BROKEN GLASS: Miller’s play shows lives shattered by hatred Reply

Review by Ellen S. Jaffe
Production of a late, little-known play by Arthur Miller (1915-2005), is a cause for curiosity and celebration. The U.S. playwright is best known for plays like Death of a Salesman, The Crucible, and All My Sons, which combine personal and political issues. Broken Glass, written in 1994 and now produced by Teatron, Toronto’s Jewish Theatre, also has this dual perspective. Directed and designed by Ari Weisberg, who founded Teatron in 2002 remained Artistic Director until he moved to Israel in 2015, is presented as part of Holocaust Education Week, 2017. The theatre has done excellent productions of contemporary and older Jewish theatre.                                                                                             Berlin –  11/09/’38
This production, too, is well worth seeing. The title explicitly refers to Kristallnacht, or The Night of Broken Glass, the night of November 9, 1938, when Nazis in Germany and Austria organized massive attacks on Jewish shops, offices, synagogues, and cemeteries, shattering thousands of windows, burning and looting. Many people were killed and injured, and 30,000 arrested. (Ostensibly, this was revenge for the killing of one German official by a Polish Jew).
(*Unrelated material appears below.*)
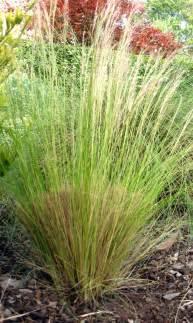drystonegarden archive maintaining ornamental grasses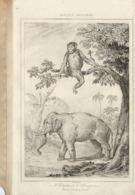 AFRIQUE ANCIENNE L'ELEPHANT LE CHIMPANZE 1835 INCISIONE DI LEMAITRE - Prints & Engravings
The attacks were reported in newspapers including The New York Times, news which helps motivate the action of the drama.
Broken glass also refers to the Jewish custom of breaking a wineglass during the wedding ceremony. This has several symbolic meanings: in joy, we also remember pain; relationships are fragile and precious, so cherish them, and a magic incantation, “As this glass shatters, so may our marriage never break.” This play, however, deals with the long-suffering marriage of Philip and Sylvia Gellburg, now at breaking-point.
The story opens with Sylvia’s sudden, mysterious paralysis of her legs, and we see Philip’s meeting with her doctor, Harry Hyman (perhaps a play on “hymen”). Philip, played with brooding intensity by Sam Rosenthal, is a Jew who hates being Jewish; he is embarrassed by refugees coming to the U.S. and proud of being the only Jew ever employed by his company. Dr. Hyman, also Jewish, is by contrast an expansive man, played in an engaging manner by Mark Albert. He enjoys women, while Philip is impotent, and he loves horseback riding (even in Brooklyn, where the play is set.) Although dismayed by the Nazis, he thinks that they are an aberration and the good aspects of German culture will prevail. Ironically, he studied medicine in Heidelberg because of Jewish quotas in U.S. medical schools. Dr. Hyman, an early believer in Freudian psychology, sees Sylvia’s paralysis as psychological, as tests show no physical problem. “What is it you know?” he asks her, in bedside psychotherapy.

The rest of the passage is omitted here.